◆ **Given problem**
Can you copy the rows below word for word, leaving out the pictures?

◆ **Input for this task**
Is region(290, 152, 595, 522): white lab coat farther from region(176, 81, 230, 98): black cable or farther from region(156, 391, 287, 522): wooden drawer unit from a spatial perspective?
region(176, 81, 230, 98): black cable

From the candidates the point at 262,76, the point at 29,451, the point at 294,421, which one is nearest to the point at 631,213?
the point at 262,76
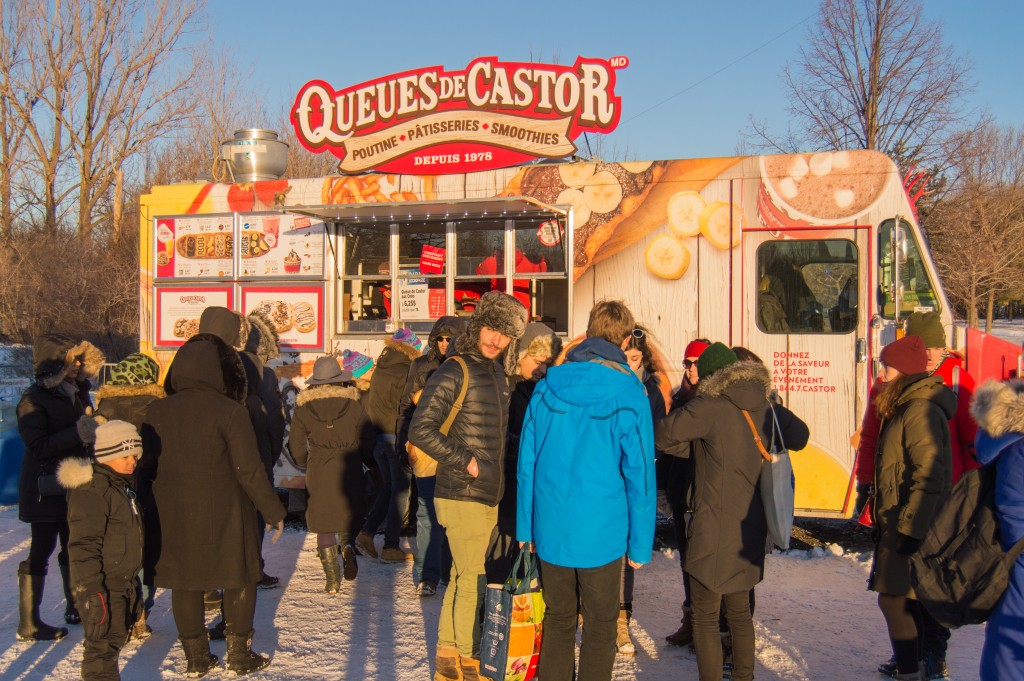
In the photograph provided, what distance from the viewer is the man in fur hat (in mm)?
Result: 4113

◆ **Answer in full**
Is region(290, 152, 595, 522): white lab coat farther from region(176, 81, 230, 98): black cable or farther from region(156, 391, 287, 522): wooden drawer unit from a spatial perspective?
region(176, 81, 230, 98): black cable

From the candidates the point at 262,76, the point at 29,451, the point at 294,421, which one is nearest to the point at 631,213?
the point at 262,76
In the photograph provided, what distance from the viewer is the man in fur hat (in mm)?
Result: 4113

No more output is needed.